Geçen bayram da gündem CHP'ymiş
İktidar, CHP'yi halkın gerçek gündemi yapmayı başardı sonunda.
Uzun yıllardır halkın gerçek gündemi başka bir şey sanılsın istiyordu.
Yani sanki bu enflasyon ve pahalılıkla ekonominin ne olacağı, Türkiye'nin nasıl yönetildiği, geçim sıkıntısının ne zaman çözüleceği değil de... Halkın asıl gündemi; muhalefete ne olacağı, CHP'nin nasıl yönetildiği, ana muhalefetin ne zaman iktidarın dişine göre bir siyaset izleyeceğiymiş gibi gösteriyordu.
AK Parti nihayet muradına eriyor mu ne!

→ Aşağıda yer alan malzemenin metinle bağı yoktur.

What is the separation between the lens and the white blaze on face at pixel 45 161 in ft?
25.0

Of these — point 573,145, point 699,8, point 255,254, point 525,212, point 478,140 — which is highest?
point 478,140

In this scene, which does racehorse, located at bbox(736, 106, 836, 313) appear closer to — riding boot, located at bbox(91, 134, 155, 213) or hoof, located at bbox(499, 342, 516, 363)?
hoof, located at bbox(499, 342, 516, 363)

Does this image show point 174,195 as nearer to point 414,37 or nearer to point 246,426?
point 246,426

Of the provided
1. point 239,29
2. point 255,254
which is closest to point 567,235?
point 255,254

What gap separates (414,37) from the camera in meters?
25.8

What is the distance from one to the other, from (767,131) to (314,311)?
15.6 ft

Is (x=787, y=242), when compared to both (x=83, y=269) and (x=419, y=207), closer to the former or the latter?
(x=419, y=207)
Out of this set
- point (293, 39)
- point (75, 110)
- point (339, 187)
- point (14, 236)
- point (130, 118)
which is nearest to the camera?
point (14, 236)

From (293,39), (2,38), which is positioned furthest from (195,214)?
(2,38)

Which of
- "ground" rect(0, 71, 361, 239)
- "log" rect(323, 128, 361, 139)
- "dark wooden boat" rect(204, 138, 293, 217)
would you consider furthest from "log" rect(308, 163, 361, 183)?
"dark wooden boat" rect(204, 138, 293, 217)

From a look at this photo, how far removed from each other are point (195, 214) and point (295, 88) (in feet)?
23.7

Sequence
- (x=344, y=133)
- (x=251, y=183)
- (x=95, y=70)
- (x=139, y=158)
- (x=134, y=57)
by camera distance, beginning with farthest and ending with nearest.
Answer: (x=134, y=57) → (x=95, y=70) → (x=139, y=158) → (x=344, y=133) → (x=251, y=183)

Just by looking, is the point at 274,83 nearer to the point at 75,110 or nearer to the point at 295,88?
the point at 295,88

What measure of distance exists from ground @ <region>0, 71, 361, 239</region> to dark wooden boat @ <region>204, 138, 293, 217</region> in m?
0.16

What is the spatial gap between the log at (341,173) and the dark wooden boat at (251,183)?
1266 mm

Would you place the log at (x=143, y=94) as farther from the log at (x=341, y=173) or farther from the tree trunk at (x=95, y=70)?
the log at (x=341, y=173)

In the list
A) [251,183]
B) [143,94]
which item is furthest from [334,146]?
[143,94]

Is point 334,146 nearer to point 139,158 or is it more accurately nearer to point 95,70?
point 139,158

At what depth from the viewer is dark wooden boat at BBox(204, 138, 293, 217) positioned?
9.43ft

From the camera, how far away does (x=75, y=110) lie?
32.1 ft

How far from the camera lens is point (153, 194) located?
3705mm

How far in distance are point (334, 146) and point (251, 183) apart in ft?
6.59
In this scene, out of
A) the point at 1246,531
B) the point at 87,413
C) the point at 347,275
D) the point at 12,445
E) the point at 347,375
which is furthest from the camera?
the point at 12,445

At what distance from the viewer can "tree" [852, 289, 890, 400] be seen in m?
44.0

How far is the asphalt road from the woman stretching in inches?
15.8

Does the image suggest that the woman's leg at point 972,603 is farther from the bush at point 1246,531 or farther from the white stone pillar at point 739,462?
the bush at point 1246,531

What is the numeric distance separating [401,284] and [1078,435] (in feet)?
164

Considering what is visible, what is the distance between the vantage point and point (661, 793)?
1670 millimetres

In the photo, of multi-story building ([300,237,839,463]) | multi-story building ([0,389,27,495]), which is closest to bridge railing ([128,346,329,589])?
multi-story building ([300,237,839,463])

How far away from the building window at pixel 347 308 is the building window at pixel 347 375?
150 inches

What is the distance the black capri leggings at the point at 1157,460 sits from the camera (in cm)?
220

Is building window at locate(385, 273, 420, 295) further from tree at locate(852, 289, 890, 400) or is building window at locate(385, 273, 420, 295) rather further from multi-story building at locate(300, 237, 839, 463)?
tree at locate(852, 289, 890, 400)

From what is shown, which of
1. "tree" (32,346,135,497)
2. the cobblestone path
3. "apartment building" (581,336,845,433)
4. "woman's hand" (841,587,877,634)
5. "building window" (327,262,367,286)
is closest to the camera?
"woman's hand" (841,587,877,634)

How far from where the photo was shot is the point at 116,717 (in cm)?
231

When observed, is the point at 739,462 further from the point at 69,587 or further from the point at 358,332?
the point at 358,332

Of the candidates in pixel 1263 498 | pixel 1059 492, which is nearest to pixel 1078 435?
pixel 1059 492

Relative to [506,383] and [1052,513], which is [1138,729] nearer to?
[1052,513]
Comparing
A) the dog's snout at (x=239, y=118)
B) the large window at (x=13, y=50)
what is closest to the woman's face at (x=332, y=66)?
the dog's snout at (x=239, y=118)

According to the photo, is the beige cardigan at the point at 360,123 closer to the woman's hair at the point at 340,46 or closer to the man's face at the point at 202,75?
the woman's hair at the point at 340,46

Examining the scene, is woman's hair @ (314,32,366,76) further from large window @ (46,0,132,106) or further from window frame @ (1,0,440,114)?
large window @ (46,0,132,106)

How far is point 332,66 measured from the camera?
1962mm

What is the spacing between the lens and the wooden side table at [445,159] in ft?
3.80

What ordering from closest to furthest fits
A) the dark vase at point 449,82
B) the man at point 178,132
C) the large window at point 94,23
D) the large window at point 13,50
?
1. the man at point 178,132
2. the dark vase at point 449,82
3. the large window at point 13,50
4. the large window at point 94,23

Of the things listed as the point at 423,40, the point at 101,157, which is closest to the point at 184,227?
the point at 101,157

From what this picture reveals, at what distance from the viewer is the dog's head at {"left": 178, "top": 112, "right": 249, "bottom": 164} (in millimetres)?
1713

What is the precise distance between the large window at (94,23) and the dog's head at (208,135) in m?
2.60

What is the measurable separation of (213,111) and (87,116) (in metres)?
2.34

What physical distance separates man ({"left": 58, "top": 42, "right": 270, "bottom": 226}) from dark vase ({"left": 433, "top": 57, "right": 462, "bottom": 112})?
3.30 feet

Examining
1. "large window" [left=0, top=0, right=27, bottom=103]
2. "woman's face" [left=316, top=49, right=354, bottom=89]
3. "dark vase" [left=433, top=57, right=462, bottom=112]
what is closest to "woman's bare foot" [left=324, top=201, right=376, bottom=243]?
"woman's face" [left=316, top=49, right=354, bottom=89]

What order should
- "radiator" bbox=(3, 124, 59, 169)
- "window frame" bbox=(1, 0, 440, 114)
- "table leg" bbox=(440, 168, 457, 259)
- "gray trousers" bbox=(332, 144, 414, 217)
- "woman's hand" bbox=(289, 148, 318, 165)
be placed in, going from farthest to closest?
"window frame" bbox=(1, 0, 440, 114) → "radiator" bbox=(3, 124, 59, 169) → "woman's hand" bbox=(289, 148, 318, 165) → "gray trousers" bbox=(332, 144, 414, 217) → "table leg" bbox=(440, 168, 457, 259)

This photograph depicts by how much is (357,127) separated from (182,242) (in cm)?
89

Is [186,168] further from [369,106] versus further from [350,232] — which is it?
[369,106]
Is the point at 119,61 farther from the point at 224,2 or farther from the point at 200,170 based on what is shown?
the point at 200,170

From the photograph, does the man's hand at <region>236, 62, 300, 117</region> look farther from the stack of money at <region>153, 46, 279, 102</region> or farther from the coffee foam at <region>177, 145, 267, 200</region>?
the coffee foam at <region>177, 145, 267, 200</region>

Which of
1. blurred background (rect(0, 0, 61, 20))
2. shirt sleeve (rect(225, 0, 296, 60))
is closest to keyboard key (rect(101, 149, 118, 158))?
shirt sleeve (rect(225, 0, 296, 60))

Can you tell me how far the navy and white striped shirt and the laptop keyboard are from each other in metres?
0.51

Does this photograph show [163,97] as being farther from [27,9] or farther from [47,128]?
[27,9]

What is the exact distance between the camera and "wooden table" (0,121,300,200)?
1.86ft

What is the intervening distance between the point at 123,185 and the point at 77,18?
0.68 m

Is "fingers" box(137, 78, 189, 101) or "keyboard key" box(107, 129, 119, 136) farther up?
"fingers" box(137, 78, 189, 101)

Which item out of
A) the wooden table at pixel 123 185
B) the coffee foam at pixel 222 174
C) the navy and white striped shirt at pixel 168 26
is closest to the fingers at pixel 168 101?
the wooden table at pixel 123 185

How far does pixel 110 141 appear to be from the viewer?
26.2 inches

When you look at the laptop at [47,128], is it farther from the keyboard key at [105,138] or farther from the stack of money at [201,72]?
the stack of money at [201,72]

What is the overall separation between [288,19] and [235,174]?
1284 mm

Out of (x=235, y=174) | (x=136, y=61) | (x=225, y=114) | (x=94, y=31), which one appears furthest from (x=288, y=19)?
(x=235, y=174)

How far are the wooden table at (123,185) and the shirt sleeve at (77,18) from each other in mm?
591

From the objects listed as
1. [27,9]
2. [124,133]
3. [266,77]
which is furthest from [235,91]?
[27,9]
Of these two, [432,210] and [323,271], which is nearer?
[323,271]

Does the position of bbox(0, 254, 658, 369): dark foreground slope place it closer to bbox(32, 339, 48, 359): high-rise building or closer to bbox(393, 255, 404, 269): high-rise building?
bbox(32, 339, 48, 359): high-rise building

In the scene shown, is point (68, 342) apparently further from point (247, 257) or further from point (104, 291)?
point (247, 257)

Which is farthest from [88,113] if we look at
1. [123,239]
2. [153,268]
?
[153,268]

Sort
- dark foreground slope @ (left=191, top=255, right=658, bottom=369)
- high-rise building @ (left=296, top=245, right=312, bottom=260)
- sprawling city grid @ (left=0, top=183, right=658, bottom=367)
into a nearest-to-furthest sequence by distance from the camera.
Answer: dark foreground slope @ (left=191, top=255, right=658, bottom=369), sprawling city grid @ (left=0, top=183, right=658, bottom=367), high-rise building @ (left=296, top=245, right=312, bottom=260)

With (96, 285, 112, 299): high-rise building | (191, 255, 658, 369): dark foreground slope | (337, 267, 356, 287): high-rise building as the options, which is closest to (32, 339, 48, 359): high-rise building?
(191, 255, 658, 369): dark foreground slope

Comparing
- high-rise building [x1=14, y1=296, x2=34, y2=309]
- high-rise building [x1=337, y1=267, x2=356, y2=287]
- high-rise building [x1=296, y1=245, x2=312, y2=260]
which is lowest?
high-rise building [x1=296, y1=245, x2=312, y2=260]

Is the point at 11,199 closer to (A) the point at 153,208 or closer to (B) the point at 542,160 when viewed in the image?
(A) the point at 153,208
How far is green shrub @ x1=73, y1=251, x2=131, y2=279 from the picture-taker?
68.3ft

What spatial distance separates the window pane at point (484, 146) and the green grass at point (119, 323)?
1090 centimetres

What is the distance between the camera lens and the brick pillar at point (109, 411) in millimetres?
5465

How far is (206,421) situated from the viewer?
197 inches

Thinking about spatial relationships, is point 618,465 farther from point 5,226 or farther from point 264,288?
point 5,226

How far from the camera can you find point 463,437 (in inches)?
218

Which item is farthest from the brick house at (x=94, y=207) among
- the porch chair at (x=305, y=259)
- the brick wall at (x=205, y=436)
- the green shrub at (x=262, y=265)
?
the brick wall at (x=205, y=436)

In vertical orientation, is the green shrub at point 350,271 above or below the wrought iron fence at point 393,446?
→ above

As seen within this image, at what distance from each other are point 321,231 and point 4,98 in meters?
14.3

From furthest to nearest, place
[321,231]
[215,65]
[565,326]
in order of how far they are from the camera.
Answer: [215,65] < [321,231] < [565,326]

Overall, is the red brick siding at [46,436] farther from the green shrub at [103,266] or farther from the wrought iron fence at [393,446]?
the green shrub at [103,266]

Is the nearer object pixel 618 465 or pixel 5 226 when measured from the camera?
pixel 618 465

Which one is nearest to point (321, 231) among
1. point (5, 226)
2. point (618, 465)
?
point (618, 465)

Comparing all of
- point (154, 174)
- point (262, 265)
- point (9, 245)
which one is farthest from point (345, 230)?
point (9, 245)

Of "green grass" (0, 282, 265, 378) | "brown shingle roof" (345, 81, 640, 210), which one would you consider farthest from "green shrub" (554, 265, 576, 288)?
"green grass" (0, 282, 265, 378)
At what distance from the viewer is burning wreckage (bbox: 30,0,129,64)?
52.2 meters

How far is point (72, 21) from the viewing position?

Baksanıza millet, CHP'ye ne olacağıyla yatıp kalkıyor, başka bir şeyle ilgilenemez hâle geldi.
O belediyeye bu belediyeye derken kayyum sırası İmamoğlu'nun IBB'sine kadar ulaştı. Hatta hızını alamadı, direkt CHP'ye kayyum atandı atanacak diye bekleniyor.
Sorsanız iktidar, nasip olursa muhalefeti yerli, milli yapmayı hedefliyor ama İmamoğlu'na ve CHP'ye olanlarla bir ilgisi yok. Zinhar yargı eliyle siyast dizayn ediliyor da değil.
Allem kallem CHP'nin halkın gerçek gündemine oturtulması, hasbelkader bir gelişme bu durumda.
Milletin CHP'yle yatırılıp kaldırılması, sabah akşam İmamoğlu'yla uğraştırılması kendiliğinden olsa bile değişmiyor. İktidar, kendisinin ülkeyi nasıl yönettiği konuşalacağına hep CHP'nin nasıl yönetildiğini konuşturmak istedi. İstediğini de elde ediyor. Yine de muhalefeti beğenmeyip niye memnun olmadığıysa bir sır.
Geçen Ramazan Bayramı ne konuşmuşuz diye dönüp baktım. Yine CHP'yi yazmışım.
Arifeyi görüp bayramı göremediğimiz milatlara benzetmek gibi olmasın, Allah kısmet ederse yarın bayram ediyoruz inşallah. Gündem yine CHP, başka bir şey yazsam kaçınıyor diye ayıplarsınız.
Ama yazana değil yazdırana bakın siz.
Önceki bayram, 10 Nisan 2024'te yazımın başlığı şuymuş: "Bayram yalnız 'CHP tarikatı'na mı haram?"
Olay neydi, derseniz...
Süleymancıların lideri Alihan Kuriş, seçimlerde AK Parti'ye meydan okumuş, CHP ile İYİ Parti'yi destekleyeceklerini söylemiş.
Hatta Kuriş, seçimden sonra da konuşmuş, yurtlarını kapatan AK Partili belediyelere derslerini verdiklerini söylemiş.
Aydınlık Gazetesi, "CHP tarikatı" diyordu. "AKP'yi hedef yaptı" başlığıyla vermişti.
Kuriş ve cemaati, "yeni FETÖ" suçlamasıyla topun ağzına konuyordu.
Cemaat lideri Kuriş'le bir fotoğrafta yürürken görülen Silifke Başsavcısı'na HSK soruşturma başlatmıştı.
Metin Külünk gibi AK Parti fedaileri, Başsavcı'ya ve cemaatine soruşturma için bastırıyordu.
Halbuki tarikat ve cemaatlerin bürokraside kadrolaşmalarından, devlet memurlarının cemaat ve tarikat liderlerine bağlılık pozu vermelerinden rahatsız olsalardı Süleymancılara gelene dek neler vardı, neler.
Kuriş ve cemaatinin suçu; AK Parti'ye destek vermemek, karşı çıkmaktı. Bu da "CHP tarikatı" olarak karalanmayı hak ettikleri anlamına geliyordu.
"CHP tarikatı" tanımlamasından belliydi zaten, asıl mesele tarikat ve cemaatin devlette kadrolaşması değil hangi partiden olduğuydu.
Bürokrasiye, savcı ve hakimlere mesaj açıktı; bir cemaatten olabilirsiniz ama yanlış cemaatten olmayın.
Demiştim ki... Farz edelim CHP'nin de tarikatı var. Bir muhalefet tarikatı, AK Parti iktidardayken devlette nasıl kadrolaşacak, nasıl paralel yapılanacak, mümkün mü, akıl neresinde bunun?
Velhasıl o bayramdan bu bayrama gündem, CHP olmaya devam ediyor.
Kutlu olsun, nice gerçek bayramlara.